A simple, concurrent web crawler written in Go. This program starts at a given URL, downloads the content of the web page, saves it to a specified directory, and extracts valid URLs from the page. It then recursively crawls the extracted URLs and repeats the process. The program ensures that URLs are not visited multiple times by using a thread-safe data structure.
To install the web crawler, make sure you have Go installed on your system.

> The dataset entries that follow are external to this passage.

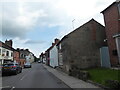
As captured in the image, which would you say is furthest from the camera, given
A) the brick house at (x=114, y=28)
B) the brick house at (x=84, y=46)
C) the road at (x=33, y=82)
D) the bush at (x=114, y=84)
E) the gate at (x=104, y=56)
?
the brick house at (x=84, y=46)

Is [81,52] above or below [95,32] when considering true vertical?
below

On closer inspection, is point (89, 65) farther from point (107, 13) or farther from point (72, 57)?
point (107, 13)

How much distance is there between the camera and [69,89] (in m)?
7.99

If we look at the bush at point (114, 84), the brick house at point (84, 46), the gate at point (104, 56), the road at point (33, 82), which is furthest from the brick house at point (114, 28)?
the road at point (33, 82)

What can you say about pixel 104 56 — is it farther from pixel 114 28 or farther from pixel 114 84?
pixel 114 84

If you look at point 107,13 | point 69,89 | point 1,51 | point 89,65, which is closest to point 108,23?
point 107,13

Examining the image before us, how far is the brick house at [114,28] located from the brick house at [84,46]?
12.6ft

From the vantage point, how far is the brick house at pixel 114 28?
39.2 feet

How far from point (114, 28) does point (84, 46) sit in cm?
528

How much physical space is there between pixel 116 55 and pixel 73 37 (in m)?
6.42

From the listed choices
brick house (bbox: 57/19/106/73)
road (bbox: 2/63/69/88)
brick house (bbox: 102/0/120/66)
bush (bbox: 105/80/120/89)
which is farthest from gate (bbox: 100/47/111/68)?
bush (bbox: 105/80/120/89)

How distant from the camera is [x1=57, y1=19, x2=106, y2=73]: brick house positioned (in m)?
16.5

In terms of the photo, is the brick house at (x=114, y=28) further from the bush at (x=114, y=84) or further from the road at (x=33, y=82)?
the road at (x=33, y=82)

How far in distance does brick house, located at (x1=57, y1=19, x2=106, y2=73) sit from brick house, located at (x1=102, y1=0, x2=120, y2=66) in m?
3.83
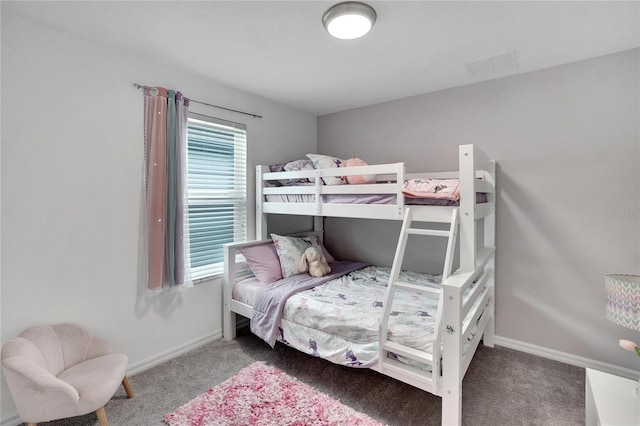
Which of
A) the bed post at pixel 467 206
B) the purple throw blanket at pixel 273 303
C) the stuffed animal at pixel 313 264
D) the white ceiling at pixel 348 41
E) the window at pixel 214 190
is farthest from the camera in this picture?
the stuffed animal at pixel 313 264

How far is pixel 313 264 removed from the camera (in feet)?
9.33

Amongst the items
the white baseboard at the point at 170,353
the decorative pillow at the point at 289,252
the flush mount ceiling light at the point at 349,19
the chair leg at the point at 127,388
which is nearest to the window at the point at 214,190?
the decorative pillow at the point at 289,252

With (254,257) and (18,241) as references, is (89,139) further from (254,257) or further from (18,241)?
(254,257)

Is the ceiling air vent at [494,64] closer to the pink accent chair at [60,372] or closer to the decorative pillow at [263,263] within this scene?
the decorative pillow at [263,263]

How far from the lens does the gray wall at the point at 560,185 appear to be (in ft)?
7.11

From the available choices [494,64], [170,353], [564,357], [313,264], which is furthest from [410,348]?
[494,64]

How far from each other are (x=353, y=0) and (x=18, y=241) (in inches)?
93.2

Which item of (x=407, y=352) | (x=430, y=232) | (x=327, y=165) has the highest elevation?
(x=327, y=165)

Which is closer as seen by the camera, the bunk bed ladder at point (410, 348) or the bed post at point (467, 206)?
the bunk bed ladder at point (410, 348)

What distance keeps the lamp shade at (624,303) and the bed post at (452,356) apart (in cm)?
77

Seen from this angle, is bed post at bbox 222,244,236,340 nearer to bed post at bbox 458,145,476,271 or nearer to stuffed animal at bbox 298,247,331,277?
stuffed animal at bbox 298,247,331,277

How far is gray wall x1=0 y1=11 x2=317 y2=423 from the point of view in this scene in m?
1.73

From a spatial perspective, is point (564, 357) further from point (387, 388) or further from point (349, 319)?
point (349, 319)

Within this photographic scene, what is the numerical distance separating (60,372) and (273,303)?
132cm
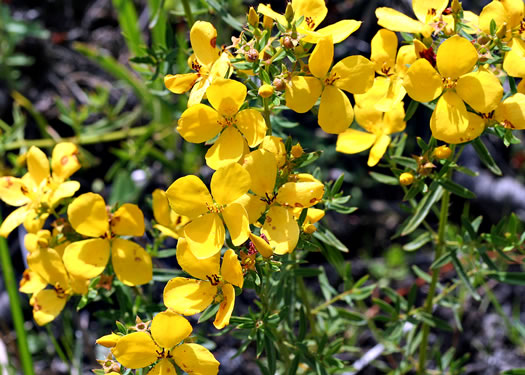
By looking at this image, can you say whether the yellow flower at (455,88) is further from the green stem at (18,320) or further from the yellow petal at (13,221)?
the green stem at (18,320)

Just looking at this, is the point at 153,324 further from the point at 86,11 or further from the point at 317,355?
the point at 86,11

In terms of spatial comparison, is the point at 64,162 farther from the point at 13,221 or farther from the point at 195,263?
the point at 195,263

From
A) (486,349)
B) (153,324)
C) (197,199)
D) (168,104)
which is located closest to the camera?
(153,324)

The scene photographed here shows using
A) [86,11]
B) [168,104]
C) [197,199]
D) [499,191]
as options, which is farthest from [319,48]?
[86,11]

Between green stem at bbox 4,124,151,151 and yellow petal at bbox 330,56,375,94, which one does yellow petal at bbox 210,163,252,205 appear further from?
green stem at bbox 4,124,151,151

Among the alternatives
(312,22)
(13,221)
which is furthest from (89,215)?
(312,22)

Then, to clone the repository and install webcrawler run the following commands:
go get github.com/oliverasistemas/webcrawler
cd webcrawler
go install
To run the web crawler, execute the following command:
webcrawler <starting-url> <destination-directory>
Replace with the URL you want to start crawling from and with the directory where you want to save the downloaded content.

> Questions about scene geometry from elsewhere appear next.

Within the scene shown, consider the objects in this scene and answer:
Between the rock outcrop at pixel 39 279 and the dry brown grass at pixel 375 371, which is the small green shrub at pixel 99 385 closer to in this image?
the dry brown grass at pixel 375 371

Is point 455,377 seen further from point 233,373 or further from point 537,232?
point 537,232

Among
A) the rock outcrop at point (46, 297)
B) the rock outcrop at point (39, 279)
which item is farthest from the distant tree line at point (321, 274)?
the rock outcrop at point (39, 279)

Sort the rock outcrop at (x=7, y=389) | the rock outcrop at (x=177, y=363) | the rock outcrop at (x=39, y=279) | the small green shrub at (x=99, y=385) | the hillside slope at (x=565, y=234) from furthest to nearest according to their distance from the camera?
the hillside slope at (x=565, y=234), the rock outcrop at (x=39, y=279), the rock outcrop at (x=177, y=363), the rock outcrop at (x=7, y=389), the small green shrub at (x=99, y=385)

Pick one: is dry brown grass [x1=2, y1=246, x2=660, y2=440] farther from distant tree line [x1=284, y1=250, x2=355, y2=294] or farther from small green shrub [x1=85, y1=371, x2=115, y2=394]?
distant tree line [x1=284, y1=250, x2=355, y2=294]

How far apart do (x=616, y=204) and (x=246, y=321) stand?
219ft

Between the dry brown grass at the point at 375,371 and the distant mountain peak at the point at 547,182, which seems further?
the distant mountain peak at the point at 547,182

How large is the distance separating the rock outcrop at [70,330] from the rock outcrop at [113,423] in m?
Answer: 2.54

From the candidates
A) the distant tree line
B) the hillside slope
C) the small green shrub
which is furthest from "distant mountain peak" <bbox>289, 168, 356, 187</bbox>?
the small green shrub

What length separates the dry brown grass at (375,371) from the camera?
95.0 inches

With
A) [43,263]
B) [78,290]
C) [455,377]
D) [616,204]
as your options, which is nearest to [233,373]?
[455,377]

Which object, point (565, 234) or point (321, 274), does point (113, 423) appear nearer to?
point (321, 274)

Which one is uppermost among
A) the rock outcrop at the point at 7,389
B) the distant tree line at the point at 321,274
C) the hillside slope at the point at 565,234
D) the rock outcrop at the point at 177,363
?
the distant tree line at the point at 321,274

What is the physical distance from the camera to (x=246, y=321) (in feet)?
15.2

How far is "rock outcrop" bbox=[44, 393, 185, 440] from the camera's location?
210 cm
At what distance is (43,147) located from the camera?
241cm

For example, to start crawling from https://example.com and save the content in a directory named output:
webcrawler https://example.com output
The web crawler uses two custom packages:
- crawler/pagedownloader: Responsible for downloading the content of a URL and saving it to a specified directory.
- crawler/url_extractor: Responsible for extracting valid URLs from the downloaded content.
- This web crawler is a basic implementation and is not optimized for large-scale web crawling.
- It does not handle JavaScript rendering or dynamic content.
- There is no support for robots.txt or other crawling rules.
- Support resume functionality by checking the destination directory for downloaded pages and skip downloading and processing where not necessary.